Seasons return, and to-day I am fifty-five,
And this time last year I was fifty-four
And this time next year I shall be sixty-two.
And I cannot say I should like (to speak for myself)
To see my time over again - if you can call it time:
Fidgeting uneasily under a draughty stair,
Or counting sleepless nights in the crowded tube.

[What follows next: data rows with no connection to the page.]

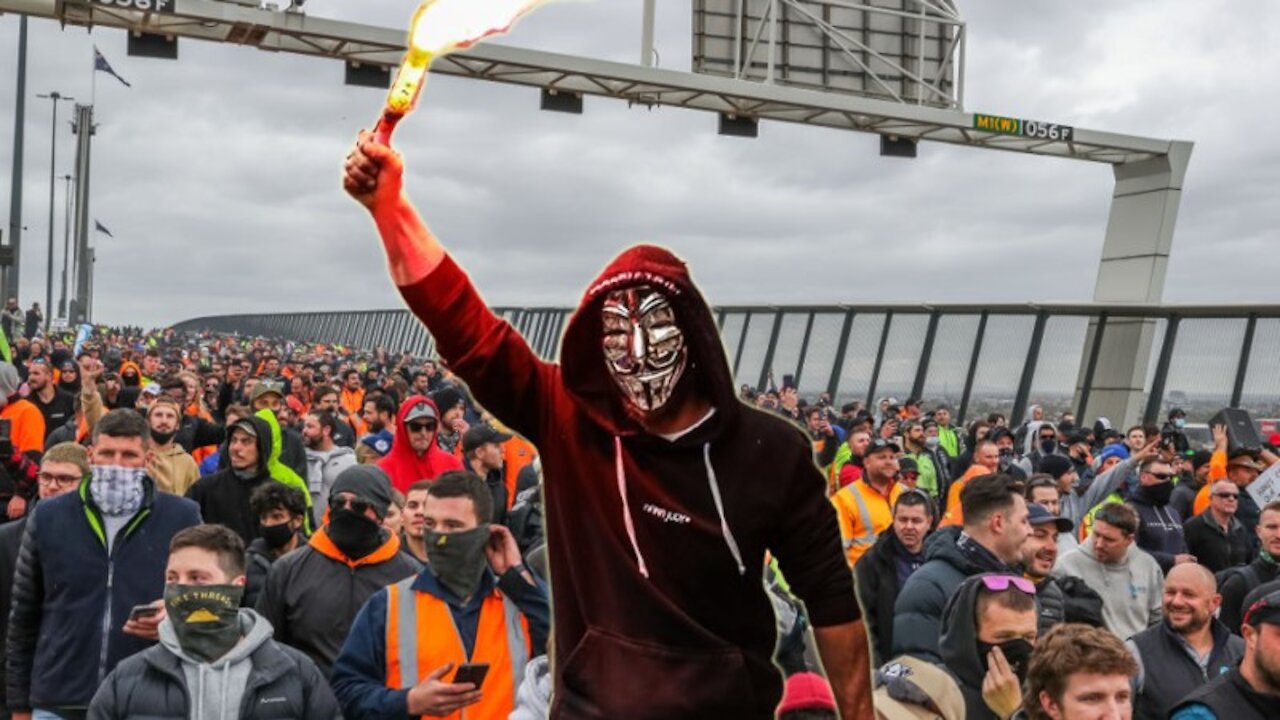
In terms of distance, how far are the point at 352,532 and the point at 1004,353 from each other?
19.1 m

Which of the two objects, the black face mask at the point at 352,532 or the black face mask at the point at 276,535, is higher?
the black face mask at the point at 352,532

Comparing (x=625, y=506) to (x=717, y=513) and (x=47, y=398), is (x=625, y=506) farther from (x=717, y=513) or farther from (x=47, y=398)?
(x=47, y=398)

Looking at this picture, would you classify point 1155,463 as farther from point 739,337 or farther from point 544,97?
point 739,337

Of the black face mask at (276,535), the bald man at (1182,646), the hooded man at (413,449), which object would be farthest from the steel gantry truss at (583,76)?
the bald man at (1182,646)

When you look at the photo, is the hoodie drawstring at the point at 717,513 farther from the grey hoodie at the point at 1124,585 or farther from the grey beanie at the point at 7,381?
the grey beanie at the point at 7,381

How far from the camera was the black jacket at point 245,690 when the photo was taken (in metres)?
4.96

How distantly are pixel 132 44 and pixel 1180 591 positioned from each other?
14.8m

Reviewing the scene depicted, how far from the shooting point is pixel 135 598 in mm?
6359

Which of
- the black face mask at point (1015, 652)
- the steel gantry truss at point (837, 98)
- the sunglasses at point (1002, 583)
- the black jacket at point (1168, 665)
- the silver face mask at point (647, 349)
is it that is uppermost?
the steel gantry truss at point (837, 98)

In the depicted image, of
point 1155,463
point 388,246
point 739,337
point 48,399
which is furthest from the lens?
point 739,337

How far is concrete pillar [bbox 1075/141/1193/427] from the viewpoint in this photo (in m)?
22.7

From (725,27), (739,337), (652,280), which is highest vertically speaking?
(725,27)

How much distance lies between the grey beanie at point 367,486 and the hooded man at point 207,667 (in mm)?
1183

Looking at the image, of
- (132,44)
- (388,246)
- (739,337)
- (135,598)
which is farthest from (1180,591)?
(739,337)
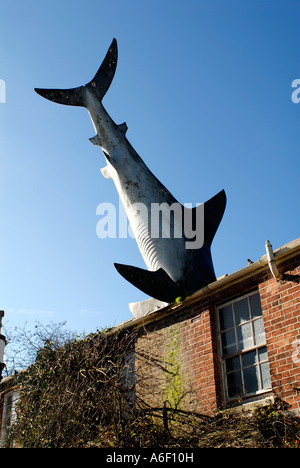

There are certain precautions - though none of them very reliable -
Against the blast from bombs and the flying splinter,
But not against the blast from heaven, vento dei venti,
The wind within a wind unable to speak for wind;
And the frigid burnings of purgatory will not be touched
By any emollient.
I think you will find this put,
Better than I could ever hope to express it,
In the words of Kharma: 'It is, we believe,
Idle to hope that the simple stirrup-pump
Will extinguish hell.'
Oh, listeners,
And you especially who have turned off the wireless,
And sit in Stoke or Basingstoke listening appreciatively to
the silence,
(Which is also the silence of hell) pray, not for your skins,
but for your souls.
And pray for me also under the draughty stair.
As we get older we do not get any younger.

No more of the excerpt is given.